To any objective observer, the program was clearly unbalanced, with two anti-Israel activists on the panel as against no pro-Israel activist, and four of the five panellists taking positions critical of Israel. Yet ACMA found that the ABC did not breach its Code of Conduct requirements to provide impartiality, to not disproportionately represent any perspective and to not unduly favour one perspective over another.
AIJAC Executive Dr Colin Rubenstein said, “AIJAC has long been calling for the ABC to have an independent external complaints procedure rather than the current system where the ABC judges itself. We have often noted that the only appeal from such decisions is to ACMA, which is not fit for the purpose.

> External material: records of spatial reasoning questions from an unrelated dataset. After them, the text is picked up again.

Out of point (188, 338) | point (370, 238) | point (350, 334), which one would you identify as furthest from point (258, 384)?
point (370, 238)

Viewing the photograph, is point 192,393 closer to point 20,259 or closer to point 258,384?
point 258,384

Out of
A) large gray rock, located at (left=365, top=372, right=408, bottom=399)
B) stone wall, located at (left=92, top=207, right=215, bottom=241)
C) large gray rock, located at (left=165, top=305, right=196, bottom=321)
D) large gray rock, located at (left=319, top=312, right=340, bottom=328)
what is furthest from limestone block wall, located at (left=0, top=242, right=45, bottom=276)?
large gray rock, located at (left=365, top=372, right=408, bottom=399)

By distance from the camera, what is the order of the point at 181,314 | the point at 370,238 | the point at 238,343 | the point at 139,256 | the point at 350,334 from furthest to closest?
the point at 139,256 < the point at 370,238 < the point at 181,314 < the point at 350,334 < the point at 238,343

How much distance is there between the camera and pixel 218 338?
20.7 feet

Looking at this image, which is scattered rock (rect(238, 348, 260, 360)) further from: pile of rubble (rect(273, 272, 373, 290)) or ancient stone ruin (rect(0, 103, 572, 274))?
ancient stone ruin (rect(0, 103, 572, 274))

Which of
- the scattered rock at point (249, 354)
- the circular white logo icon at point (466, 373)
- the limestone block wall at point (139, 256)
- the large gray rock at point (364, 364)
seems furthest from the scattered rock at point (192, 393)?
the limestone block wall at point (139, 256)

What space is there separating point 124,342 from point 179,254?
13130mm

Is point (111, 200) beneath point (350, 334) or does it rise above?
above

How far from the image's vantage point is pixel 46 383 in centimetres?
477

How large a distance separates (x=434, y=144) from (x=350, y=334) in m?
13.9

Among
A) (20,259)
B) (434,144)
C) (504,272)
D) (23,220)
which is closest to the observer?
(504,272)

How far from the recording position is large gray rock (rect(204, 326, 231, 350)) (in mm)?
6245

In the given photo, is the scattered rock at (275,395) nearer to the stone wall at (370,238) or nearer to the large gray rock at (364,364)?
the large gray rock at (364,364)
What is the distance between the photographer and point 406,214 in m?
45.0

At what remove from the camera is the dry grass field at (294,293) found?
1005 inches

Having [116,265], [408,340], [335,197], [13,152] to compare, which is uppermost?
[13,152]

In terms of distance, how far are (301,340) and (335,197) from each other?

“ACMA absurdly accepted the ABC’s contention that Dave Sharma represented an ‘Israeli perspective’ on the conflict, despite his presence on the program being to put the Government’s position on a range of issues, not as an advocate for Israel.
“This determination simply proves that the current system is not satisfactory, and that no-one can have confidence that the ABC will be held to the standards of balance and fairness that the taxpayers who fund it have every right to expect.
“We are also concerned that it took nearly 11 months from the airing of the program to the publication of the ACMA decision, and approximately seven months since our appeal to ACMA – further evidence that ACMA is not up to the job of reviewing complaints to the ABC.
“We note that the ABC is currently undertaking a board-commissioned review of its complaints procedure, and once again call for an independent, external process that can hold the ABC to its Code of Conduct. This is the only way to restore community confidence in the impartiality and objectivity of ABC News and Current Affairs,” Dr Rubenstein concluded.